** DATA RECORDS follows **

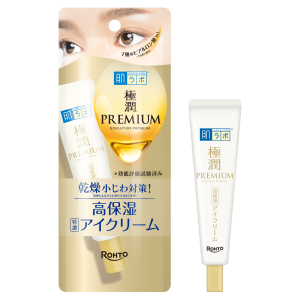 hadalabo gokujyun premium eye cream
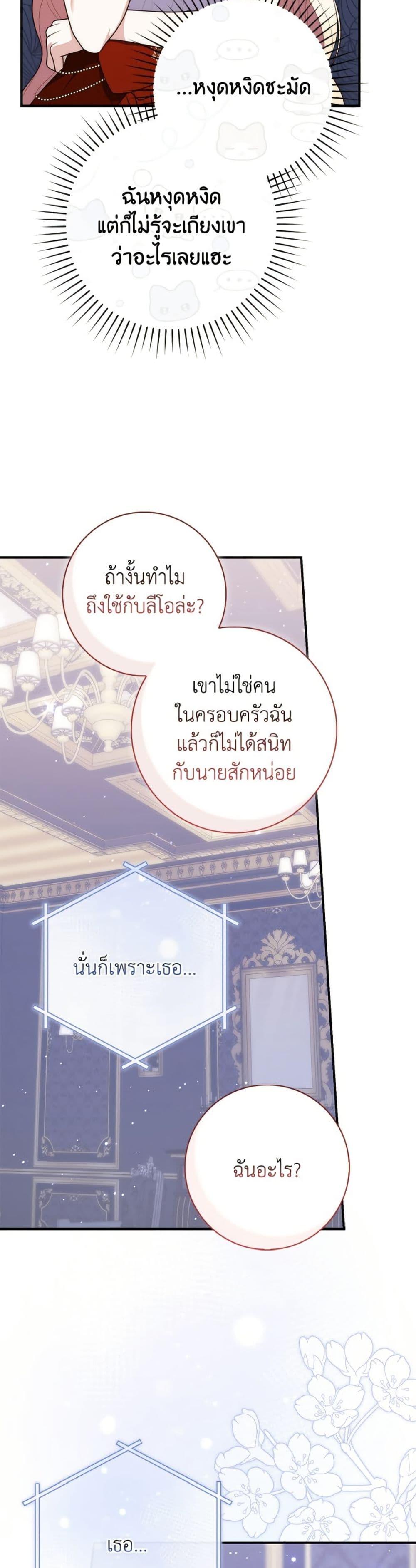Manga-lc-com อ่านมังงะ อ่านการ์ตูน ออนไลน์ ฟรี Fortune-Telling Lady ตอนที่ 1 2 3 4 5 6 7 8 9 10 11 12 13 14 ฟรี ไม่มีโฆษณา Manga-lc - อ่าน มังงะ อ่าน การ์ตูน ออนไลน์ อ่านมังงะ ฟรี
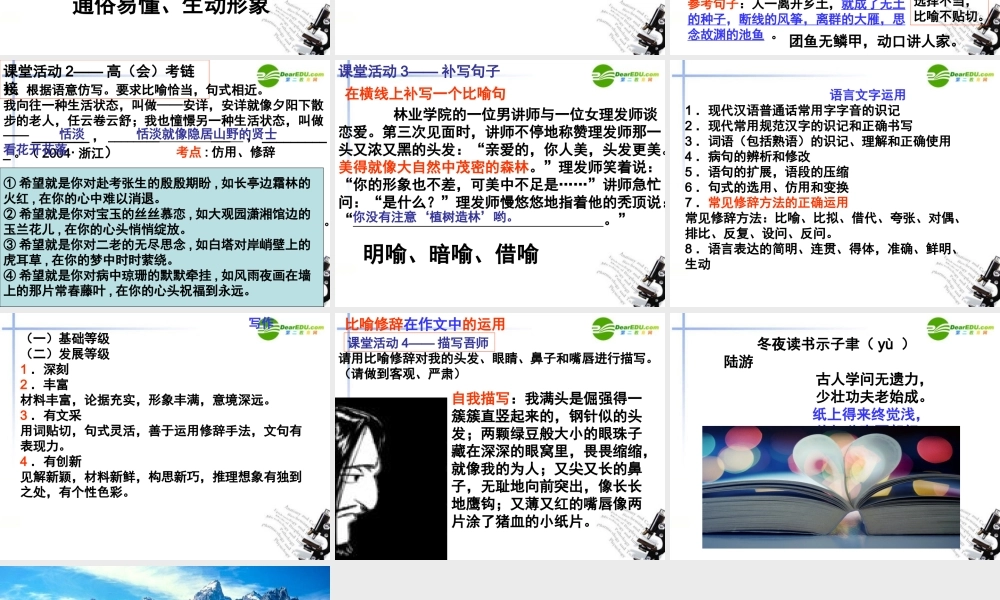 高考语文 修辞方法复习课件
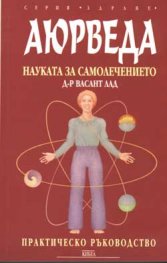 Аюрведа: Науката за самолечението, практическо ръководство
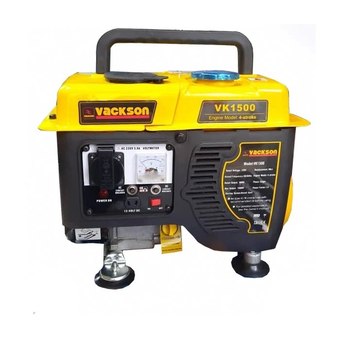 موتور برق واکسون مدل VK1500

** End of DATA RECORDS **

TASK DETAILS -> Transcribe only this stretch of the data: the line with "Manga-lc-com อ่านมังงะ อ่านการ์ตูน", the line with "高考语文 修辞方法复习课件", and every line in between. Leave out the pictures.

THE ANSWER ->
Manga-lc-com อ่านมังงะ อ่านการ์ตูน ออนไลน์ ฟรี Fortune-Telling Lady ตอนที่ 1 2 3 4 5 6 7 8 9 10 11 12 13 14 ฟรี ไม่มีโฆษณา Manga-lc - อ่าน มังงะ อ่าน การ์ตูน ออนไลน์ อ่านมังงะ ฟรี
 高考语文 修辞方法复习课件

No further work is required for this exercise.